**Demande écrite 1:**
Recopiez fidèlement le passage de l'extrait sur Rabelais qui va de « L'idée que le » jusqu'à « de son secrétaire. ».

L'idée que le cinquième livre est antérieur au tiers et quart livre n'est pas nouvelle. Il faut se reporter aux analyses de SMITH en 1906, de E DUVAL et de Me HUCHON. Je n'ajoute qu'un élément à ce puzzle: il y a au départ une navigation réelle faite dans le cadre des déplacements de l'abbé-évêque de Maillezais accompagné de son secrétaire.

RABELAIS avait certainement l'intention d'écrire un autre livre mais il meurt en 1553. Le 5e livre édité post mortem est constitué des brouillons retrouvés par ses éditeurs et assemblés au mieux. Le manuscript non autographe retrouvé au XIXe permet de connaitre le terme du voyage imaginé dans "l'histoire de la bouteille" initiale.

Mickael Sreech écrit dans son livre RABELAIS: "dans les derniers chapitres du quart livre, Rabelais exprime entre autre la conviction que les mots peuvent être les véhicules d'une vérité révélée.....certains mots, certains noms sont porteurs de significations inspirées, c'est là un point essentiel de sa philosophie."

Platon, Pythagore comme Calcagnini de Ferrare (qu'il a rencontré) pourraient être les sources de Rabelais. Les hommes sont inspirés par Dieu lorsqu'ils choisissent de nommer un lieu. Ces mots deviennent alors des "idées à développer" pour un auteur en "pelerinage". L'auteur sert donc de "truchement" (traducteur) pour le message divin, s'il est un bon observateur des lieux et un décrypteur de mots comme l'était Rabelais. CETTE INTERPRETATION POURRAIT EXPLIQUER SON GOUT POUR LA TOPOGRAPHIE. Cependant les choses peuvent être beaucoup plus simples, car cette interprétation du Cratyle de Platon semble excessive à Me ML Demonet (CESR TOURS) et Me Mireille HUCHON penche beaucoup plus pour un jeu de paronomase (nom inventé par Rabelais).

La compagnie peut lors du retour de Bordeaux prendre le bateau à Thallas (actuellement Talais) pour rejoindre Maillezais sur mer proche de St Palais, avant de passer par Marennes (ma reine Entelechie) et le marais salant de Rupepisse (qui évoque Jean de Roquetaillade l'auteur du livre "de la quintessence"). Les thèmes principaux seront ainsi inspirés par la toponymie locale en particulier par le mot Dive et Rhéia (Ré) qui devient hiéra (calloyer des iles hières peut venir aussi de l'ile d'Erablais qui jouxte les iles Hiers dans la baie de Brouage). L'arrivée se fait par le banc du Bucheron (Couillatris), l'ile de Loix correspond au tribunal des Chats Fourrés, l'Abbaye des Chatelliers (Marie de Ré) à l'épisode d'Outre (la Flotte permet d'aller PLUS OUTRE), les Baleines au Physetère, l'abbaye de Charron est l'ile des ferrements (bien qu'inspirée par Lucien et "le disciple de Pantagruel"), les Portes sont le guychet, la Tricherie (marais salant entre Ars et La Couarde) Cassade, le passage à la Couarde explique la description surprenante de la "couardise" de Panurge, le but ultime est l'ile de LA DIVE donc le message divin transmis par l'oracle TRINCH qui devient CHRIST.

**Demande écrite 2:**
Réécrivez toutes les lignes des entrées ci-dessous sans en omettre aucune. Multipliez uniquement les coordonnées figurant dans les réponses par 1,45, arrondissez-les à l'entier le plus proche (les demis vers le haut) et laissez toutes les autres lignes inchangées, images exclues.

**Entrées enregistrées:**
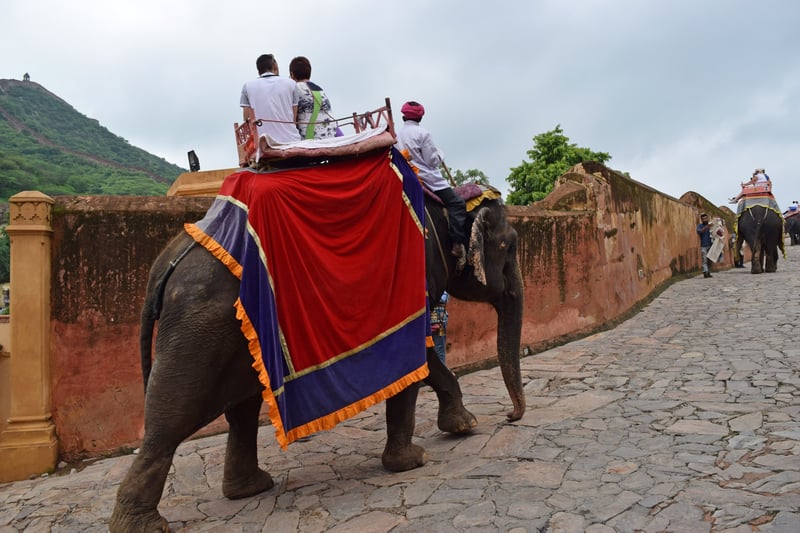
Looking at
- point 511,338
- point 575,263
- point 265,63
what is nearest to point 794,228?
point 575,263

**Réponse complète 1:**
L'idée que le cinquième livre est antérieur au tiers et quart livre n'est pas nouvelle. Il faut se reporter aux analyses de SMITH en 1906, de E DUVAL et de Me HUCHON. Je n'ajoute qu'un élément à ce puzzle: il y a au départ une navigation réelle faite dans le cadre des déplacements de l'abbé-évêque de Maillezais accompagné de son secrétaire.

**Réponse complète 2:**
Looking at
- point 511,338
- point 575,263
- point 265,63
what is nearest to point 794,228?
point 834,381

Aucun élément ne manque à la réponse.